PROBLEM TO SOLVE: Nothing in the data may change. Copy all of it exactly.

*** LISTED ENTRIES ***

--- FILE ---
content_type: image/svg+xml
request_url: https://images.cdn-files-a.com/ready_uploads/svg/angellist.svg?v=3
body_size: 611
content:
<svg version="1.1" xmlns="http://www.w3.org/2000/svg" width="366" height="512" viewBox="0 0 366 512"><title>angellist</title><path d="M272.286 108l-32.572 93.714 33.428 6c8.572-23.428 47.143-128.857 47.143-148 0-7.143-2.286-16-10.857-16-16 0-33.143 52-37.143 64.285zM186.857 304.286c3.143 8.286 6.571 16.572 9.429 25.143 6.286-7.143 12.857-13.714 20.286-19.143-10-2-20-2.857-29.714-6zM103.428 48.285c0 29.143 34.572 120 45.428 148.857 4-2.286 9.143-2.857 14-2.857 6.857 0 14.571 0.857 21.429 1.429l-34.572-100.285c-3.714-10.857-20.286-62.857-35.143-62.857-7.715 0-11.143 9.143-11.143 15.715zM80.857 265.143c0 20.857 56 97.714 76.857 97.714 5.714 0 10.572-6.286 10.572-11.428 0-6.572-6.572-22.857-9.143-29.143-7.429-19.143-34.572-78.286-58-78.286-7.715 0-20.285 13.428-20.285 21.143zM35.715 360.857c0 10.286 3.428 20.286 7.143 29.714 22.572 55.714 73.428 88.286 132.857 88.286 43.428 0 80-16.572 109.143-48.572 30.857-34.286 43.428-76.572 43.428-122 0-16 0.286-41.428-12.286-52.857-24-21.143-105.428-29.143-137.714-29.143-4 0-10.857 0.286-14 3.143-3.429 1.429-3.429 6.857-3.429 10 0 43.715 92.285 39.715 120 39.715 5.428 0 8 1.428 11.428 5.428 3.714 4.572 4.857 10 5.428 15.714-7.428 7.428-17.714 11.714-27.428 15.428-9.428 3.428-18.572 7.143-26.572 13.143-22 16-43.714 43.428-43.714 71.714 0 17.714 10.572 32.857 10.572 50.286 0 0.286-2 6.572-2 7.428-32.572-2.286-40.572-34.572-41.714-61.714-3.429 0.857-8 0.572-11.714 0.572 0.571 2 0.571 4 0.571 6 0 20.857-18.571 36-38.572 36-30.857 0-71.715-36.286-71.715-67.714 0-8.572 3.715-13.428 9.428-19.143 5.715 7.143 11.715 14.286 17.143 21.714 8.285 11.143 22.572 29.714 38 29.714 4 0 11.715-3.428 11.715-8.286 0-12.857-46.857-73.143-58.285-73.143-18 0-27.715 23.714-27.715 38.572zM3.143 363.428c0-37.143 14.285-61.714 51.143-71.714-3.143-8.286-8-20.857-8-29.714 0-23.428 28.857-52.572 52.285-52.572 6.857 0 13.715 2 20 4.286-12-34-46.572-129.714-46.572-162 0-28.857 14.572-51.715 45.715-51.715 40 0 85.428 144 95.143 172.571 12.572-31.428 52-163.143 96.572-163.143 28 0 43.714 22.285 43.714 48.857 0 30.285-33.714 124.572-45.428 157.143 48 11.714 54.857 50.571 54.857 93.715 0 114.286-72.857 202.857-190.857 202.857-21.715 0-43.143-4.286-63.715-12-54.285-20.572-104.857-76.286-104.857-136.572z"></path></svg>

*** End of LISTED ENTRIES ***

RESPONSE TO THE EXERCISE:
--- FILE ---
content_type: image/svg+xml
request_url: https://images.cdn-files-a.com/ready_uploads/svg/angellist.svg?v=3
body_size: 611
content:
<svg version="1.1" xmlns="http://www.w3.org/2000/svg" width="366" height="512" viewBox="0 0 366 512"><title>angellist</title><path d="M272.286 108l-32.572 93.714 33.428 6c8.572-23.428 47.143-128.857 47.143-148 0-7.143-2.286-16-10.857-16-16 0-33.143 52-37.143 64.285zM186.857 304.286c3.143 8.286 6.571 16.572 9.429 25.143 6.286-7.143 12.857-13.714 20.286-19.143-10-2-20-2.857-29.714-6zM103.428 48.285c0 29.143 34.572 120 45.428 148.857 4-2.286 9.143-2.857 14-2.857 6.857 0 14.571 0.857 21.429 1.429l-34.572-100.285c-3.714-10.857-20.286-62.857-35.143-62.857-7.715 0-11.143 9.143-11.143 15.715zM80.857 265.143c0 20.857 56 97.714 76.857 97.714 5.714 0 10.572-6.286 10.572-11.428 0-6.572-6.572-22.857-9.143-29.143-7.429-19.143-34.572-78.286-58-78.286-7.715 0-20.285 13.428-20.285 21.143zM35.715 360.857c0 10.286 3.428 20.286 7.143 29.714 22.572 55.714 73.428 88.286 132.857 88.286 43.428 0 80-16.572 109.143-48.572 30.857-34.286 43.428-76.572 43.428-122 0-16 0.286-41.428-12.286-52.857-24-21.143-105.428-29.143-137.714-29.143-4 0-10.857 0.286-14 3.143-3.429 1.429-3.429 6.857-3.429 10 0 43.715 92.285 39.715 120 39.715 5.428 0 8 1.428 11.428 5.428 3.714 4.572 4.857 10 5.428 15.714-7.428 7.428-17.714 11.714-27.428 15.428-9.428 3.428-18.572 7.143-26.572 13.143-22 16-43.714 43.428-43.714 71.714 0 17.714 10.572 32.857 10.572 50.286 0 0.286-2 6.572-2 7.428-32.572-2.286-40.572-34.572-41.714-61.714-3.429 0.857-8 0.572-11.714 0.572 0.571 2 0.571 4 0.571 6 0 20.857-18.571 36-38.572 36-30.857 0-71.715-36.286-71.715-67.714 0-8.572 3.715-13.428 9.428-19.143 5.715 7.143 11.715 14.286 17.143 21.714 8.285 11.143 22.572 29.714 38 29.714 4 0 11.715-3.428 11.715-8.286 0-12.857-46.857-73.143-58.285-73.143-18 0-27.715 23.714-27.715 38.572zM3.143 363.428c0-37.143 14.285-61.714 51.143-71.714-3.143-8.286-8-20.857-8-29.714 0-23.428 28.857-52.572 52.285-52.572 6.857 0 13.715 2 20 4.286-12-34-46.572-129.714-46.572-162 0-28.857 14.572-51.715 45.715-51.715 40 0 85.428 144 95.143 172.571 12.572-31.428 52-163.143 96.572-163.143 28 0 43.714 22.285 43.714 48.857 0 30.285-33.714 124.572-45.428 157.143 48 11.714 54.857 50.571 54.857 93.715 0 114.286-72.857 202.857-190.857 202.857-21.715 0-43.143-4.286-63.715-12-54.285-20.572-104.857-76.286-104.857-136.572z"></path></svg>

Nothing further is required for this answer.